*Tarefas propostas:*
**1)** Enumere todos os países mencionados pelo nome na entrevista com Elia Suleiman.
**2)** Transcreva fielmente o trecho da entrevista com Elia Suleiman que vai de "A minha frustração" a "frustrado, é isso?".

*Excerto do texto:*
Sexta-feira, 19 Abril

Elia Suleiman: «a Europa colabora com Israel nas suas atrocidades»

O cineasta Elia Suleiman deseja encontrar o Paraíso sob a forma que seja, e proclamar a sua orgulhosa identidade: “Sou Palestiniano (ou Palestino, conforme preferirem) ”. É com essa declaração que quebra a sua personagem emudecida e passiva, que reflete as suas ideias e a visão perante o Mundo o qual quer integrar.

Vencedor de uma Menção Especial no Festival de Cannes, “It Must Be Heaven” (O Paraíso, Provavelmente), a sua quarta longa-metragem, é uma obra que não esquece raízes e tradições, partindo de Nazaré (Israel), passando por uma Paris povoada de beldades e até a um “angelical” EUA. Como considera o próprio Suleiman, ser palestino é ser cidadão do Mundo, é persistir numa nacionalidade que toda gente nega e negligencia.

Um dos grandes filmes do ano chega por fim a Portugal (02/07), numa altura em que os confinamentos são cada vez mais diluídos na nossa realidade. Eis um cineasta fala-nos numa linguagem universal e burlesca (assim como este Mundo parece restringir-se).

O C7nema teve o privilégio de falar com o realizador durante a edição de 2019 do Festival de Cannes, uma conversa que levou-nos a metáforas que afinal são memórias, acenos a Eastwood e à urgência de uma identidade palestiniana.

Comparativamente aos seus filmes anteriores, mesmo que seja mais bem-humorado e esperançoso, “It Must Heaven” é um filme construído por vias da sua frustração …

A minha frustração conta, mas prefiro a minha perceção. Não tenho a certeza se usei frustração para construir este filme. Mas o filme soa frustrado, é isso?

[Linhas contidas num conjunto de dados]

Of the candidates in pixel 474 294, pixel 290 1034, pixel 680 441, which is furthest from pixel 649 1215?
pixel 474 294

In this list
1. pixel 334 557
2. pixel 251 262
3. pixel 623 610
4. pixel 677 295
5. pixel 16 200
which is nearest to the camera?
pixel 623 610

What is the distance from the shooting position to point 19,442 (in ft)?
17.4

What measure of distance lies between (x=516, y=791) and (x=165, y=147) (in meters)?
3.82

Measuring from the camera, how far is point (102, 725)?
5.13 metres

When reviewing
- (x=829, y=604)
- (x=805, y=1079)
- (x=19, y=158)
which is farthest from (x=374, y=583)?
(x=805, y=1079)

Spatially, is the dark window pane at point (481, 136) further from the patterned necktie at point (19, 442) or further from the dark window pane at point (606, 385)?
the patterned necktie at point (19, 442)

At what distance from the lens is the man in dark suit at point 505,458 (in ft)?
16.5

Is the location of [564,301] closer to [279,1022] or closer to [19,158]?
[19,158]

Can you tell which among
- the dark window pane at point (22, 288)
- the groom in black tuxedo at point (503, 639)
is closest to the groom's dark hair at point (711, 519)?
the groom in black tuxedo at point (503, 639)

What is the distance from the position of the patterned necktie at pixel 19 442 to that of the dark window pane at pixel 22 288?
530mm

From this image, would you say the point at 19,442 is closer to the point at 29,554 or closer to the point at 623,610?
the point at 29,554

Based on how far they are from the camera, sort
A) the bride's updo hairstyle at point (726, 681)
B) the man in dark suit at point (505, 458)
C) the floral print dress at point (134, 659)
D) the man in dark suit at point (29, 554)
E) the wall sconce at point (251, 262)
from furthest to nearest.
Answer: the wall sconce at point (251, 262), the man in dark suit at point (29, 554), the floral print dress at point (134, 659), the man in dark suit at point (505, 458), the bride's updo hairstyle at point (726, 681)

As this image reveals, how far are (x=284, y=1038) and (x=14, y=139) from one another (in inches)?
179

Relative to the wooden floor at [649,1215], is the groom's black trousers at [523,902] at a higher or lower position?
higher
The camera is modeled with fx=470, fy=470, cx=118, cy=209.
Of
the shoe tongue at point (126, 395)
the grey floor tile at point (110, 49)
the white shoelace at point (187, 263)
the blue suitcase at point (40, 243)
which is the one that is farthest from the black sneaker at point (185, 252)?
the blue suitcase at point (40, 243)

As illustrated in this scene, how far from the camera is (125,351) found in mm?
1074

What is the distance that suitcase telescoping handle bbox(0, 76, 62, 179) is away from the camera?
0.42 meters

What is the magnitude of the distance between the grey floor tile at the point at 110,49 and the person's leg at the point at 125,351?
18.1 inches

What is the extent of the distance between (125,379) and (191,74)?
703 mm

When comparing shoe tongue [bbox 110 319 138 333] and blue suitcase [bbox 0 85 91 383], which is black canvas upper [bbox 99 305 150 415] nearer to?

*Resultados por tarefa:*
**1)** Israel, EUA, Portugal

**2)**
A minha frustração conta, mas prefiro a minha perceção. Não tenho a certeza se usei frustração para construir este filme. Mas o filme soa frustrado, é isso?